Elektromobilität: Ausschnitt eines Elektrofahrzeugs an Ladestation
Elektrofahrzeug an Ladestation

Sie sind leise, abgasfrei und werden unsere Verkehrswelt komplett verändern – bis zu acht Millionen Elektroautos könnten im Jahr 2030 über unsere Straßen rollen, prognostiziert Horst Wildemann, Professor für Wirtschaftswissenschaften an der TU München. Im Auftrag von ABB, einem Anbieter von Ladelösungen für Elektrofahrzeuge, hat er die Studie „Ladeinfrastruktur als Enabler der Elektromobilität“ erstellt. Zum Vergleich: Heute sind in Deutschland etwa 130.000 reine Stromer und Hybridfahrzeuge zugelassen. 

Enormer Ausbau erforderlich

Damit diese acht Millionen E-Fahrzeuge jedoch auch wirklich rollen, braucht es mindestens 4,7 Millionen Ladesäulen. Der Erfolg der Elektromobilität hängt maßgeblich vom effektiven Ausbau der Infrastruktur ab. Denn Autofahrer möchten sicher sein, dass sie überall – von der Autobahnraststätte über das Einkaufszentrum bis zur öffentlichen Garage – ausreichend Lademöglichkeiten vorfinden. 2,2 Millionen dieser Stationen, darunter mindestens 200.000 Schnell-Ladesäulen, könnten an öffentlich zugänglichen Stellen wie Autobahnraststätten, Einkaufszentren oder Parkplätzen installiert sein. Zusätzliche 2,5 Millionen erwartet er an privaten Aufstellorten – sie wären mit der smarten Energie-Infrastruktur von Eigenheimen, Wohnanlagen, aber auch Unternehmen verknüpft. 

Verglichen mit den heute verfügbaren 4.730 öffentlichen Stationen mit insgesamt 10.700 Ladepunkten würde das eine enorme Steigerung bedeuten. Der Studie zufolge werden bis 2030 Investitionen in Höhe von bis zu elf Milliarden Euro nötig sein, um die bestehenden Stromnetze auf die künftigen Anforderungen dieser Ladeinfrastruktur vorzubereiten.

Mehr Komfort durch Induktion

„Die Ladesäule ist nur eine Übergangslösung“, glaubt dagegen Stefan Bratzel, Leiter des Center of Automotive Management (CAM) an der Fachhochschule der Wirtschaft in Bergisch Gladbach. „Dauerhaft brauchen wir komfortablere Möglichkeiten, den Akku wieder aufzuladen“, so Bratzel.

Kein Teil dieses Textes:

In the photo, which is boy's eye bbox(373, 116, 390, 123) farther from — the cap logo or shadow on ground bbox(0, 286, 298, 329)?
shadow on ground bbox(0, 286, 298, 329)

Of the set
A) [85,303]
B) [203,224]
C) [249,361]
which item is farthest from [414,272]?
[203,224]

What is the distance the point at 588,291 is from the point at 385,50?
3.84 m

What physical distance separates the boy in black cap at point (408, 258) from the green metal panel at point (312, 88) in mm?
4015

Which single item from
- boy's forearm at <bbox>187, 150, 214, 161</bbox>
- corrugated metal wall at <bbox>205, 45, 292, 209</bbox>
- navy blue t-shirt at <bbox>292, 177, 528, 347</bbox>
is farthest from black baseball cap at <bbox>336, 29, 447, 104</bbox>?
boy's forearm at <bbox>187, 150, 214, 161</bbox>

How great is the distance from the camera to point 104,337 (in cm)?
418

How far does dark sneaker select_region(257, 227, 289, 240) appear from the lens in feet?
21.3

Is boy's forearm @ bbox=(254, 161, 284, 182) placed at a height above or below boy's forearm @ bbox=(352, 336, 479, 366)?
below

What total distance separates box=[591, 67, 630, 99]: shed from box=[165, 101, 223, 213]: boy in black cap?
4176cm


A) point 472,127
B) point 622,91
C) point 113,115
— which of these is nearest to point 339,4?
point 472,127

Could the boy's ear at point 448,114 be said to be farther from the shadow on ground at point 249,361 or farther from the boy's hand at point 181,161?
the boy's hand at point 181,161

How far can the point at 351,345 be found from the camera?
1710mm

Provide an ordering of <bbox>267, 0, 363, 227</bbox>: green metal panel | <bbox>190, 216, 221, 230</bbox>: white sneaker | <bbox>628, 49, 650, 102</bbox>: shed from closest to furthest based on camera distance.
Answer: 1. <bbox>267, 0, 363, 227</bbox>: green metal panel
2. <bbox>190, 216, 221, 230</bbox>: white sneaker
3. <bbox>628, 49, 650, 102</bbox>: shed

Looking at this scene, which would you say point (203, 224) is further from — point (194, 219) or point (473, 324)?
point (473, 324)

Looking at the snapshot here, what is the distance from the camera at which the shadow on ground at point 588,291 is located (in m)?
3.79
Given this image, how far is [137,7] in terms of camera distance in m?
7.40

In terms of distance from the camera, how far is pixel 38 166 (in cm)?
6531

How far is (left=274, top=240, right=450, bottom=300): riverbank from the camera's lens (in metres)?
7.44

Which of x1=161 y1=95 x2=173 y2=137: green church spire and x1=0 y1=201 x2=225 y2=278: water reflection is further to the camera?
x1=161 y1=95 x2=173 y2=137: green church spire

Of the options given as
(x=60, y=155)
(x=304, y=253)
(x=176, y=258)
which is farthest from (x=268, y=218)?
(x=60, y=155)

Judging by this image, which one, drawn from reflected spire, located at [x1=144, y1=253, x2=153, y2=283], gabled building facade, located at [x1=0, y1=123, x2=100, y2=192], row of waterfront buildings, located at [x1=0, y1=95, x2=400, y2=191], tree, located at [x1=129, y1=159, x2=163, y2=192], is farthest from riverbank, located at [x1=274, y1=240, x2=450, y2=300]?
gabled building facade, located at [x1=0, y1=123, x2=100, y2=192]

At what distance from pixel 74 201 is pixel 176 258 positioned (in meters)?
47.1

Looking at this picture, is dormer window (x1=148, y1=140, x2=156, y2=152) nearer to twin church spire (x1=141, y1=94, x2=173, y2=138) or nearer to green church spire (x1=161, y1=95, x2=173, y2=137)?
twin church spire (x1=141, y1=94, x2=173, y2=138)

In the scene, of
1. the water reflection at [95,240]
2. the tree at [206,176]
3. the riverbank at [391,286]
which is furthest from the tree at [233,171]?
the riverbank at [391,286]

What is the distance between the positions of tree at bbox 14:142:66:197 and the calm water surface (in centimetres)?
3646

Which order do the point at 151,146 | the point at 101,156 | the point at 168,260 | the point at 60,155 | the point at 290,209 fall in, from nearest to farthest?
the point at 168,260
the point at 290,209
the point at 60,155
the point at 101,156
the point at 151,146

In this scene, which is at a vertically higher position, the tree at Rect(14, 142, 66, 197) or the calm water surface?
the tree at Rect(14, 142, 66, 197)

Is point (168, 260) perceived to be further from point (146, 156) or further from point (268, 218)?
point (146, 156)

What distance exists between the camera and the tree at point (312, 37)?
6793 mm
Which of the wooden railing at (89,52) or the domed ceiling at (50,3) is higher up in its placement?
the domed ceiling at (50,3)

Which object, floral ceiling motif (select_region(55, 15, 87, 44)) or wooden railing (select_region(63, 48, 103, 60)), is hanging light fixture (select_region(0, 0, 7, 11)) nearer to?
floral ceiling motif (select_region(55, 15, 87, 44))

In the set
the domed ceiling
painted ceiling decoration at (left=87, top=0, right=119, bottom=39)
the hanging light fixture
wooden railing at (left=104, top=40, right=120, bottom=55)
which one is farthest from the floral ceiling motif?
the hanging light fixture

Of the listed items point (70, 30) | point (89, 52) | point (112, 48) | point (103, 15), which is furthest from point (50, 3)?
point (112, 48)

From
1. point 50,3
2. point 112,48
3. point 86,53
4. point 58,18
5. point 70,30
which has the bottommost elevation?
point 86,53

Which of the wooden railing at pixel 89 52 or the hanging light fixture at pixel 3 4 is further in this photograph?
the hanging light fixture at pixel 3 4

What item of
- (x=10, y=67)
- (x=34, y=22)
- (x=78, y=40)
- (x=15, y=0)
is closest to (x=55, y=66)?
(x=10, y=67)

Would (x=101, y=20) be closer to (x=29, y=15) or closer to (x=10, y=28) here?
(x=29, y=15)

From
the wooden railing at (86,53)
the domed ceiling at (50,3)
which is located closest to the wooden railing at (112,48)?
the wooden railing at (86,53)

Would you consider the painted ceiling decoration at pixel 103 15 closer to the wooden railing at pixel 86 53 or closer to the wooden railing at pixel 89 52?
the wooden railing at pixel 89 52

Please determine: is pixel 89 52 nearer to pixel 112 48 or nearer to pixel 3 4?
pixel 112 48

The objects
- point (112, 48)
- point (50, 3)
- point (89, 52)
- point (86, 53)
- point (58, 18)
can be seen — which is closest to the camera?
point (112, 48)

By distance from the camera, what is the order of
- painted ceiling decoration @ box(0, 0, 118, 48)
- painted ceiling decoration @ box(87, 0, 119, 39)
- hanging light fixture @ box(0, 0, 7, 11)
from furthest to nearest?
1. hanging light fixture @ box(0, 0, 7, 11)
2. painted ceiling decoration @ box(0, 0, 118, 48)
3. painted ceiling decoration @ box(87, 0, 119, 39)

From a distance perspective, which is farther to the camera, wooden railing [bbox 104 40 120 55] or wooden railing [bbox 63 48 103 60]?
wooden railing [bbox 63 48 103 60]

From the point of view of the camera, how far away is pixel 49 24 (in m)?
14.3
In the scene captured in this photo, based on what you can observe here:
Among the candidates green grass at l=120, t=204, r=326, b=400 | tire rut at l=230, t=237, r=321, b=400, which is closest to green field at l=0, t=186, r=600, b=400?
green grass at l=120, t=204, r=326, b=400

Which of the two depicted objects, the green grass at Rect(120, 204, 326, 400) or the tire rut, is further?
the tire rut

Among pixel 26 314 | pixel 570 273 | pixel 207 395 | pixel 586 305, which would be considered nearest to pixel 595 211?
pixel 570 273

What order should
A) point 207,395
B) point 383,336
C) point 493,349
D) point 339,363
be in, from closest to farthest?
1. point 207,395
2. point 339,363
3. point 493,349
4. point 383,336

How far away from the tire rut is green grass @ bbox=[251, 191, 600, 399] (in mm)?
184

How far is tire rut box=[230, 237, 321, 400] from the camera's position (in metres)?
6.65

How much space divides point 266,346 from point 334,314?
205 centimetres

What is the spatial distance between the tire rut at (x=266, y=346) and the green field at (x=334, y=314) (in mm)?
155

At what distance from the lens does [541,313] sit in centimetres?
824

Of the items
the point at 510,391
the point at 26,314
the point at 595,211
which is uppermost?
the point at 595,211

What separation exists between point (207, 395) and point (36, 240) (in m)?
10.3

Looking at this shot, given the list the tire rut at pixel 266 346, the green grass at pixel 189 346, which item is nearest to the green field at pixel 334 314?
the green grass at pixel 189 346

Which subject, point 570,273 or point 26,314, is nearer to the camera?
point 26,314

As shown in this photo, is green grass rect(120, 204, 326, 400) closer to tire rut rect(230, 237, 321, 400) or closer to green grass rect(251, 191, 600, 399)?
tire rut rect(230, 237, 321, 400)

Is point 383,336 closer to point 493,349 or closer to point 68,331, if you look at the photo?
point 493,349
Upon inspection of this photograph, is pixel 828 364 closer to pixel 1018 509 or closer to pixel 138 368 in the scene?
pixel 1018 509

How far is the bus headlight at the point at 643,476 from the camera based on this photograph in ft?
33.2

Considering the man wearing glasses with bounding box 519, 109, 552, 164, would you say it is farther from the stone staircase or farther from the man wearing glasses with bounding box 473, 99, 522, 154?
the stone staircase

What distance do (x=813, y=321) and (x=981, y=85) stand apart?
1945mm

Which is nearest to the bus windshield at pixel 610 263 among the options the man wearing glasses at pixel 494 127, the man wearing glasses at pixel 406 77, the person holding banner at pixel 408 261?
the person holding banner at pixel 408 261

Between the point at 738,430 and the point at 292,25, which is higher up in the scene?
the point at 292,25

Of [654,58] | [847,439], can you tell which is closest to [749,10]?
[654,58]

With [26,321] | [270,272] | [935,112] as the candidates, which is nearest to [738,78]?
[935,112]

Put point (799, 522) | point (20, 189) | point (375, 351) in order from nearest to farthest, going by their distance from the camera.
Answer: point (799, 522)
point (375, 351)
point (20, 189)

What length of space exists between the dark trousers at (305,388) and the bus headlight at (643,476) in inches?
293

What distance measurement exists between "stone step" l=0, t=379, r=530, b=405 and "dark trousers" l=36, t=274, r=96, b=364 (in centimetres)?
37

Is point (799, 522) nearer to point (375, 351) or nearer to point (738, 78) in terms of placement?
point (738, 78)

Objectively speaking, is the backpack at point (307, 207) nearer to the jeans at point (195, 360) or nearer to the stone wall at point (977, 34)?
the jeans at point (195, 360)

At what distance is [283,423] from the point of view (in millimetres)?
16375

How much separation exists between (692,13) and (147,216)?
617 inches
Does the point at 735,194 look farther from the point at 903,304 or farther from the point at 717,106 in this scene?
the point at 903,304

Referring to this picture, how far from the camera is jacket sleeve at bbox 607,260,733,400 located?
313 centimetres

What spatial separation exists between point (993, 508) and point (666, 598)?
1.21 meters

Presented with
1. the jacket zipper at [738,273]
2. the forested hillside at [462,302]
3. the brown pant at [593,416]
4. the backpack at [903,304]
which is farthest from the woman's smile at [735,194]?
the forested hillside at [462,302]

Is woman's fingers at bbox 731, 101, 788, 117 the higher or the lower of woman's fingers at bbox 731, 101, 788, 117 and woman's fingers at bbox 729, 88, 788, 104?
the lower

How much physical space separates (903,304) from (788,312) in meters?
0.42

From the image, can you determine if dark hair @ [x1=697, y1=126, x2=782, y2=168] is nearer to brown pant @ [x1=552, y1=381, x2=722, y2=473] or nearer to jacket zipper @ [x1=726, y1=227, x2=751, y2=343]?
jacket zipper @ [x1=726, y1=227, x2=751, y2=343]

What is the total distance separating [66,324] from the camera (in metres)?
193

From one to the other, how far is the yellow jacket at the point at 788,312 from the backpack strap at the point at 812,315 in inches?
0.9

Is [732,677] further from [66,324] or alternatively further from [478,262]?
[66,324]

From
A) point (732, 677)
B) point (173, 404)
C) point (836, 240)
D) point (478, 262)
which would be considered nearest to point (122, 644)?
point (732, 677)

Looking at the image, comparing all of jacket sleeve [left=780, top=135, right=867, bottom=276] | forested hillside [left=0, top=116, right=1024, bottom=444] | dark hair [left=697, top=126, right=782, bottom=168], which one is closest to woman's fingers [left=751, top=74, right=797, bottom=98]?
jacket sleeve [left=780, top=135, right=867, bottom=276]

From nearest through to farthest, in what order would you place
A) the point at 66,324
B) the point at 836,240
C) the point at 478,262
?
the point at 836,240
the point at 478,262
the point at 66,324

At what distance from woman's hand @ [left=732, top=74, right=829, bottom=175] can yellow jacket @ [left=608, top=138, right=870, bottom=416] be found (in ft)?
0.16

Induktionsspulen, integriert in den Boden von Garagen und Parkplätzen oder gar in den Straßenbelag von Bundesstraßen und Autobahnen, versorgen den Akku bei Kontakt mit Energie – ganz ohne Ladekabel und langes Warten. „Das induktive Laden wird kommen – allerdings erst in etwa zehn Jahren“, glaubt der Autoexperte. Dabei birgt gerade die Induktionstechnologie große Potenziale – auch für die Energiewende. Denn: „Hat sich das Elek­tro-Auto erst einmal durchgesetzt, fahren schließlich Millionen Stromspeicher auf Deutschlands Straßen“, erklärt Bratzel. Mittels der Induktionsspulen könnten die Stromer dauerhaft ans Netz angebunden werden, die acht Millionen Akkus wären in der Lage in Zeiten der Stromüberproduktion Energie zu speichern und bei Flaute wieder abzugeben. Zudem sei die Induktionstechnologie in der Lage, das Reichweitenproblem zu lösen – stundenlange Ladevorgänge wären damit nämlich nicht nötig.